ATLANTA – Nearly 600 cases of monkeypox have been identified in Georgia since the disease first showed up in the Peach State at the beginning of June, according to the federal Centers for Disease Control and Prevention (CDC).
The disease has spread across the country to the point that the Biden administration declared monkeypox a national public health emergency last week.
Monkeypox is a viral disease that causes the skin to break out into painful lesions and is also accompanied by other symptoms such as fever, exhaustion, and muscle aches.
Since the first cases were reported in the United States a few months ago, scientific understanding of how it spreads has evolved.
“The monkeypox virus can spread from person to person through direct contact with the infectious rash, scabs, or body fluids,” said Nancy Nydam, spokeswoman for the state Department of Public Health (DPH). “It also can be spread by respiratory secretions during prolonged, face-to-face contact, or during intimate physical contact, such as kissing, cuddling, or sex.”
“Touching items (such as clothing or linens) that previously touched the infectious rash or body fluids is another way monkeypox spreads but has not been identified to be a common mode of transmission in this outbreak or for monkeypox in general,” Nydam added.
According to the CDC, 7,510 cases of monkeypox have been reported in the United States.
Most of the Georgia cases are concentrated in metro Atlanta.
The Jynneos vaccine can help prevent monkeypox. The vaccination requires two doses 28 days apart.
The U.S. Department of Health and Human Services (HHS) has allocated 1.1 million doses of the vaccine to send to states. Around 600,000 have been shipped already, according to the agency.
So far, Georgia has been allocated about 50,000, according to the HHS.
In July, DPH said that it would focus initial distribution of the vaccine on the Atlanta area, where, at that time, the Georgia outbreak was concentrated.
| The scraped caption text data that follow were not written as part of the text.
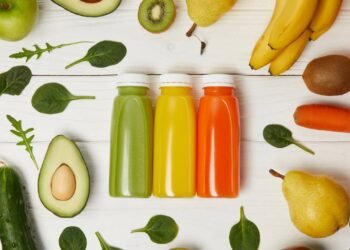 Dietas detox funcionam mesmo? Mitos e verdades sobre a limpeza do organismo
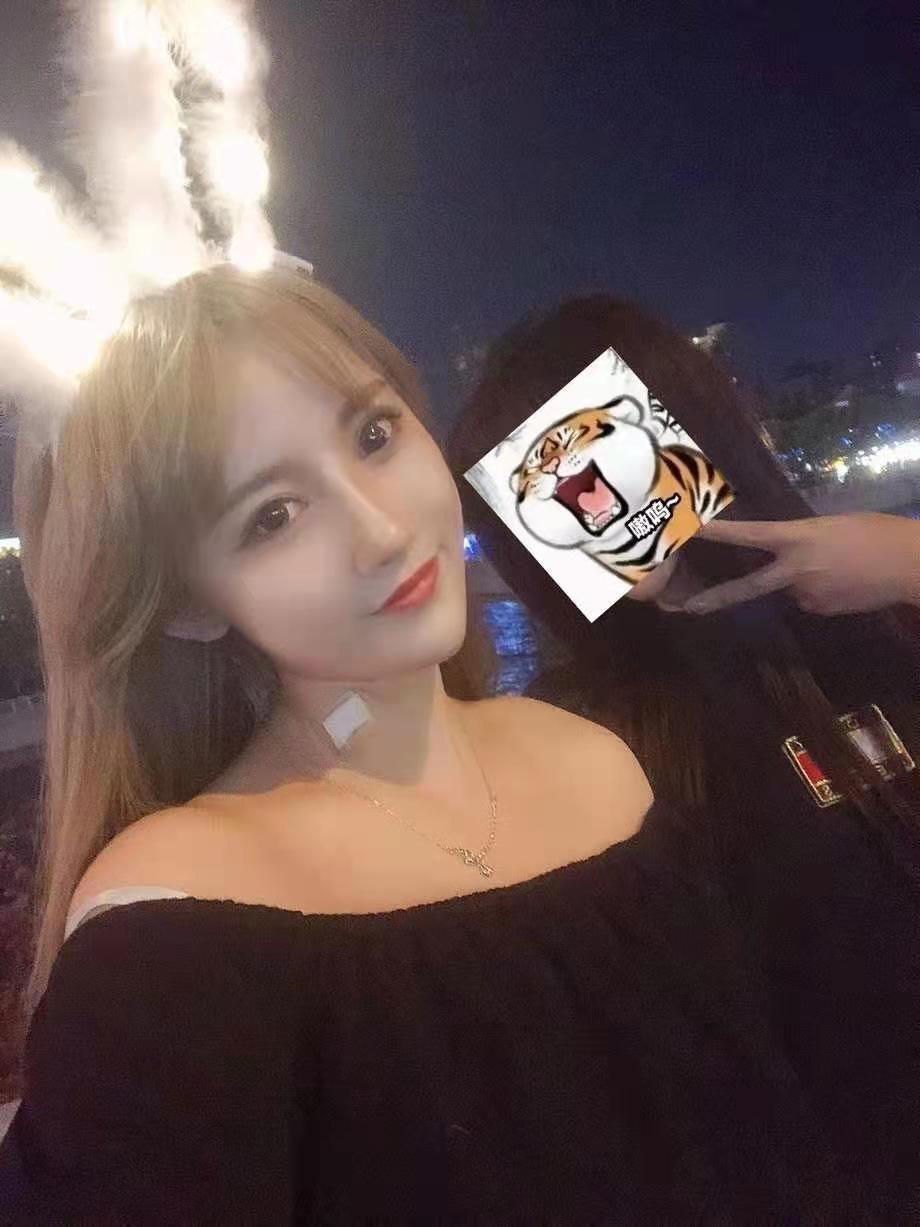 体验一对儿不错的妹子双飞 第3张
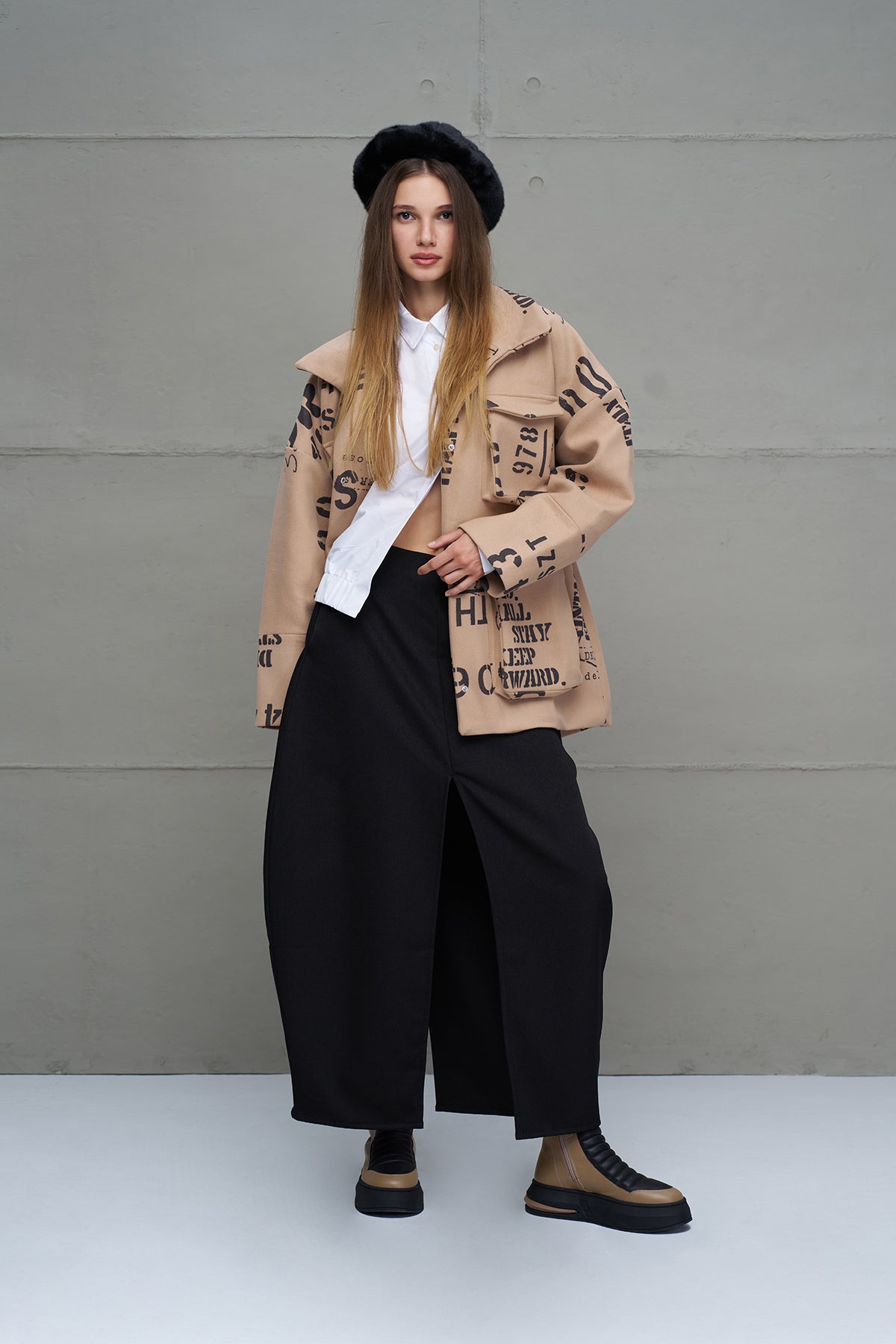 Bej Siyah Desenli Oversize Kase Ceket 18115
The vaccine is also available via local public health offices across the state, the DPH website states.
So far, almost all of the cases in the United States have been identified in men who have sex with men, according to a CDC briefing last month.
Jeff Graham, executive director of the LGBTQ advocacy group Georgia Equality, praised the outreach work being done by county health departments and community groups. But he said those efforts won’t be truly effective without more resources and better coordination from the DPH.
“The state must show more leadership on a coordinated approach to ensuring that vaccine distribution is equitable around the state, and they need to provide better data concerning folks contracting monkeypox and those receiving the vaccine,” Graham said. “Also, adequate funding for the community outreach of whatever the state’s plan is will be a critical component of an adequate response.”
Advocates warn that though the disease is concentrated so far among gay men, it’s important that the larger community pay attention because the disease affects everyone.
“We can’t stigmatize disease,” said Dafina Ward, executive director of the Southern AIDS Coalition. “What we can’t do is recreate the misinformation and shaming that so many experienced early on in the HIV/AIDS epidemic.”
Ward said that though monkeypox can be spread by sexual contact, it is not solely a sexually transmitted disease.
For that reason, everyone should be concerned, Ward said.
“Monkeypox does not care about a person’s sexual orientation or gender identity,” she said. “Every community needs access to testing, vaccine, and treatment.”